SÃO PAULO  –  A atração de talentos é uma prioridade na minha carreira desde a época em que eu atuava como presidente de empresas. Agora, como coach de CEOs, percebo conversando com meus clientes que, com a transformação digital trazendo novas pressões e oportunidades a todos os negócios, atrair talentos se tornou ainda mais crucial. Nunca um líder, seja ele presidente ou supervisor, dependeu tanto disso. 

A lógica é clara. Quem já liderou grandes talentos sabe o quanto eles podem transformar resultados, trazendo inovações, novos negócios, ideias e caminhos para que metas sejam superadas. Atrair profissionais talentosos é hoje uma questão de vida ou morte nesse mundo corporativo tão competitivo. 

Mas se todo mundo que ter talentos em seus times, percebo que pouca gente sabe como atraí-los. A maioria acha que um ótimo salário e pacote de benefícios é o suficiente.
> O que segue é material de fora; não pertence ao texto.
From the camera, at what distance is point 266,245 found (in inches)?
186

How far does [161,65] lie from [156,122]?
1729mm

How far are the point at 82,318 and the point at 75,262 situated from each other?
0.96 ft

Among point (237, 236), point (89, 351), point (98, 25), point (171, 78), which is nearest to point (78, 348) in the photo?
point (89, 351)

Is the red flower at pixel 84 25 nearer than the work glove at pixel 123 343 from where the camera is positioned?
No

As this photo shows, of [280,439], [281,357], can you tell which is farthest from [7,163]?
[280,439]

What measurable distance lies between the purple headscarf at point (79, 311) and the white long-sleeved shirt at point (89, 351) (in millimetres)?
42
Mesmo se fosse, sabemos que não temos todo o dinheiro do mundo no orçamento para oferecer quando a necessidade surgir. 

Antes de compartilhar meu novo aprendizado sobre esse tema tão relevante, vale a pena esclarecer qual é a melhor definição de talento. Não penso ser talento pessoas que executam bem e entregam o arroz com feijão direitinho. De forma nenhuma quero diminuir o valor dessas pessoas nas organizações – pelo contrário, elas são fundamentais e devem ser valorizadas pela liderança. Só não são talentos.
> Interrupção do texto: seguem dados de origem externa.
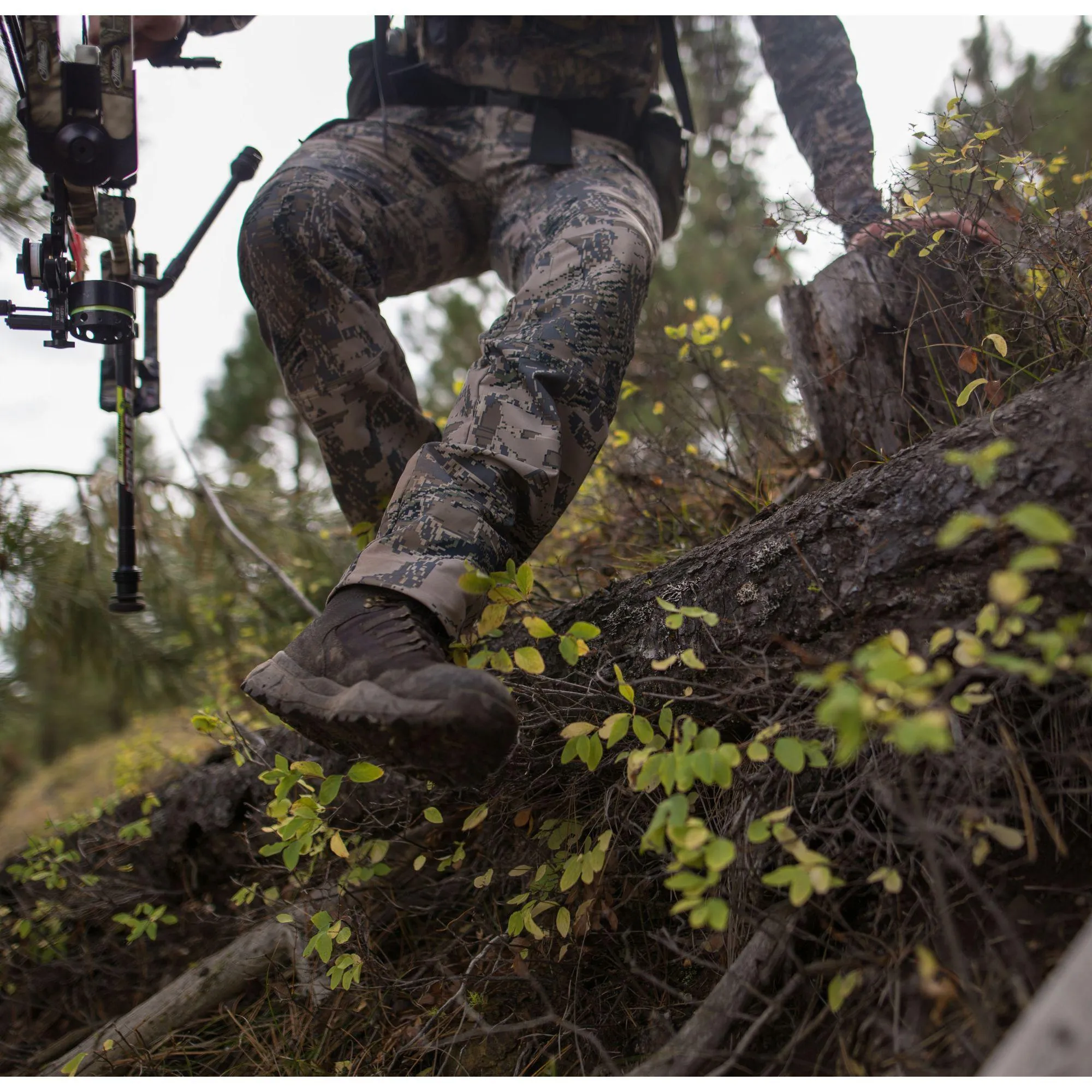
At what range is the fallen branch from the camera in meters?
1.03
Talento para mim é outra coisa. Talentos são aqueles que fazem muito bem aquilo que você não faz, e que têm potencial para fazer bem melhor algo que você faz. 

Um evento de que participei no início deste mês me deu uma nova luz sobre como atrair talentos. Na Câmara Americana do Comércio (Amcham), assisti a uma palestra com Ram Charan, considerado um maiores consultores de negócio do mundo. Tenho muita admiração pela maneira tão pragmática com que ele encara os grandes desafios de liderança. Aos 80 anos, ele ainda esbanja energia e vitalidade que deixam muitos jovens comendo poeira. Disse que vai a China duas vezes por mês e faz em torno de 300 voos por ano. Para muitos, incluindo eu, é uma loucura. Para ele, é uma maneira de ter uma vida  plena. 
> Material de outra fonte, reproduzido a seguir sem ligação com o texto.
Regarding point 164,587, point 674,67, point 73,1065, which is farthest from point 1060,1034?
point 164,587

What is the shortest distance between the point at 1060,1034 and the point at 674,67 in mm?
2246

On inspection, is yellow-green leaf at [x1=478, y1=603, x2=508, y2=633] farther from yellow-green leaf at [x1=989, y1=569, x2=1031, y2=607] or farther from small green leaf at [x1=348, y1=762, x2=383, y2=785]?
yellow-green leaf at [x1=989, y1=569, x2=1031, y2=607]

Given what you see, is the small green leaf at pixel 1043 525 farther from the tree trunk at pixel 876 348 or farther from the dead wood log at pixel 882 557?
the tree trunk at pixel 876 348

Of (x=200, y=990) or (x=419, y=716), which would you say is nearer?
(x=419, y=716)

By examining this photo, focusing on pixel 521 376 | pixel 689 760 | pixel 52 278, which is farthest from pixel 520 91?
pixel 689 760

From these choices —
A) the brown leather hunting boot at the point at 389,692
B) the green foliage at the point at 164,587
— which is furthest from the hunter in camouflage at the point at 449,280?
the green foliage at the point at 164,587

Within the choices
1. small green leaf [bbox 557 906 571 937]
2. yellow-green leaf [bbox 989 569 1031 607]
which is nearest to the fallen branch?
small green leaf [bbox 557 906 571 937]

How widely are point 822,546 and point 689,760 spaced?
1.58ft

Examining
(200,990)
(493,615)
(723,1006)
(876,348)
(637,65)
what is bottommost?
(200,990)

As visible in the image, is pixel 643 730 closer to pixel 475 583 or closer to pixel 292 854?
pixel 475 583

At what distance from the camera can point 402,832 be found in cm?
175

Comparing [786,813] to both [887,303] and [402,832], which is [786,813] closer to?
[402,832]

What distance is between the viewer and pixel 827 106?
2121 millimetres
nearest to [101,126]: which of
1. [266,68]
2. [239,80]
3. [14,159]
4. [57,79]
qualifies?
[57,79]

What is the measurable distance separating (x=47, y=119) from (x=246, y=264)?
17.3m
Ram Charan falou de vários temas, desde transformação digital a processos de inovação, e deu uma dica sobre atração de talentos que eu considerei uma contribuição valiosa para compartilhar.

Segundo ele, para atrair talentos você precisa oferecer para essas pessoas a chance de realizar na sua empresa ou departamento o que eles não poderiam realizar na empresa deles. Isso é tão ou mais importante que a remuneração em si. Um grande talento tem desejo de desafio de aprendizado e de reconhecimento. Talvez por isso muito deles estejam migrando para startups ou potenciais unicórnios. 

Vejo muitos líderes querendo atrair talentos só pela remuneração e por promessas. Conheço um que investiu muito nesse aspecto na montagem do seu time, e os resultados foram decepcionantes. Depois de dois anos, todos haviam saído, de um jeito ou de outro. O maior motivo: não conseguiram realizar o que esperavam. Nesse caso o líder não abriu mão do controle, e acabou extraindo o pior e não o melhor daquele grupo de profissionais talentosos. 

Se gerir grandes talentos não é para qualquer um, o mesmo vale para a atração de talentos. Se você não tem um pacote completo que inclua uma remuneração corrente mas que venha também com desafios e aprendizados, o melhor não é ter pessoas super especiais na sua equipe. O investimento pode não trazer o retorno adequado tanto para quem se esforçou para atrair como para quem decidiu vir. 

Quando isso acontece, é frustração para todos os lados. Mas se você procura desenhar uma oportunidade com as características que mencionei, vá em frente. Isso pode trazer muitos benefícios também a você. 

Sergio Chaia é coach de CEOs e de treinadores de atletas de alto rendimento, atua em conselhos de empresas e faz mentoria para empreendedores. 

Esta coluna se propõe a abordar questões relativas à carreira e a situações vividas no mundo corporativo. Ela reflete a opinião dos consultores e não a do Valor Econômico. O jornal não se responsabiliza nem pode ser responsabilizado pelas informações acima ou por prejuízos de qualquer natureza em decorrência do uso dessas informações.

Fonte Oficial: Valor.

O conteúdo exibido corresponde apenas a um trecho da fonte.